- **Written exercise**
Reproduce every one of the entries below verbatim, keeping each line unchanged.

- **Records**
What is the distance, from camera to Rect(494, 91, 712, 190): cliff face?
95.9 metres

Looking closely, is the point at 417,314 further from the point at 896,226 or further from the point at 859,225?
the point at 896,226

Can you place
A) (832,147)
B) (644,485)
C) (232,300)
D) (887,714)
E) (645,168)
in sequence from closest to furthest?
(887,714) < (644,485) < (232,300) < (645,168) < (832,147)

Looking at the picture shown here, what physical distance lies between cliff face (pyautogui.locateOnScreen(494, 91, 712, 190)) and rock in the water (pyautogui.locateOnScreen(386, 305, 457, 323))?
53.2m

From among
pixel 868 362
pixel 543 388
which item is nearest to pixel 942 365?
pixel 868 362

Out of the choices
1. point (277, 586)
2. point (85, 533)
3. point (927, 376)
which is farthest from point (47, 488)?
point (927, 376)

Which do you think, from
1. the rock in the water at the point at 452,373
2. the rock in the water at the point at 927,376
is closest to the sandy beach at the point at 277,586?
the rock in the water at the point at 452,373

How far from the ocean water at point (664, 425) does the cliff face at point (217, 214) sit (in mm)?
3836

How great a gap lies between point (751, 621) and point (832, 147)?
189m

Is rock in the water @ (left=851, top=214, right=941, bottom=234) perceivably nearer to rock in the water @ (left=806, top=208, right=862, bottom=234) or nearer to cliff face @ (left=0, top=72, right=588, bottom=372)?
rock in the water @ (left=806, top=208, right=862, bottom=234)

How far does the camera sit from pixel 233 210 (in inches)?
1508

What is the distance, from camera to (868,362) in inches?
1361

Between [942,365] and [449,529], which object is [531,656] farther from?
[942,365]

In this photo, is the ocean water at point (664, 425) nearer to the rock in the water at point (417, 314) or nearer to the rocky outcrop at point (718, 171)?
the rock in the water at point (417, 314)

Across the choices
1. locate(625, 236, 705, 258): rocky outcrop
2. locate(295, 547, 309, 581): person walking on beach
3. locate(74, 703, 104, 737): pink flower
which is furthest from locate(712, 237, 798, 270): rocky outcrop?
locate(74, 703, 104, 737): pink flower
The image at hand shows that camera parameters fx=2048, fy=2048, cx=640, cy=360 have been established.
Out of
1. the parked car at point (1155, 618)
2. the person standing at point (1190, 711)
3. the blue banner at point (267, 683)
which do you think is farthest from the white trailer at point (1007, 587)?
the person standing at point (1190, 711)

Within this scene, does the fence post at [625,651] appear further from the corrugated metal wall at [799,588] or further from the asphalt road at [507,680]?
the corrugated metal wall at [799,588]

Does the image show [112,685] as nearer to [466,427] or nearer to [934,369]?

- **Response to the exercise**
What is the distance, from camera to Rect(494, 91, 712, 190): cliff face?
95.9 metres

Looking closely, is the point at 417,314 further from the point at 896,226 or further from the point at 859,225?
the point at 896,226

Can you place
A) (832,147)
B) (644,485)
C) (232,300)
D) (887,714)
E) (645,168)
in sequence from closest to furthest?
(887,714) < (644,485) < (232,300) < (645,168) < (832,147)

Looking at the picture shown here, what physical distance lies between cliff face (pyautogui.locateOnScreen(494, 91, 712, 190)) and rock in the water (pyautogui.locateOnScreen(386, 305, 457, 323))?
53.2m

From among
pixel 868 362
pixel 543 388
which item is nearest to pixel 942 365?
pixel 868 362

Out of the choices
1. point (277, 586)
2. point (85, 533)
3. point (927, 376)
which is farthest from point (47, 488)?
point (927, 376)

Which do you think, from
1. the rock in the water at the point at 452,373
2. the rock in the water at the point at 927,376
is closest to the sandy beach at the point at 277,586?
the rock in the water at the point at 452,373

How far from the ocean water at point (664, 425) does the cliff face at point (217, 214) sit (in mm)?
3836

How great a gap lies between point (751, 621) and point (832, 147)?
189m

Is rock in the water @ (left=851, top=214, right=941, bottom=234) perceivably nearer to rock in the water @ (left=806, top=208, right=862, bottom=234) or nearer to cliff face @ (left=0, top=72, right=588, bottom=372)?
rock in the water @ (left=806, top=208, right=862, bottom=234)

How far does the camera sit from pixel 233 210 (in inches)?
1508

What is the distance, from camera to (868,362) in inches?
1361

Between [942,365] and [449,529], which object is [531,656] farther from?
[942,365]

In this photo, is the ocean water at point (664, 425) nearer to the rock in the water at point (417, 314) or nearer to the rocky outcrop at point (718, 171)?
the rock in the water at point (417, 314)

Across the choices
1. locate(625, 236, 705, 258): rocky outcrop
2. locate(295, 547, 309, 581): person walking on beach
3. locate(74, 703, 104, 737): pink flower
which is furthest from locate(712, 237, 798, 270): rocky outcrop?
locate(74, 703, 104, 737): pink flower
The image at hand shows that camera parameters fx=2048, fy=2048, cx=640, cy=360 have been established.
Out of
1. the parked car at point (1155, 618)
2. the person standing at point (1190, 711)
3. the blue banner at point (267, 683)
which do you think is farthest from the white trailer at point (1007, 587)?
the person standing at point (1190, 711)

Within this scene, does the fence post at [625,651] appear further from the corrugated metal wall at [799,588] or further from the asphalt road at [507,680]?
the corrugated metal wall at [799,588]

Does the image show [112,685] as nearer to [466,427] or nearer to [934,369]?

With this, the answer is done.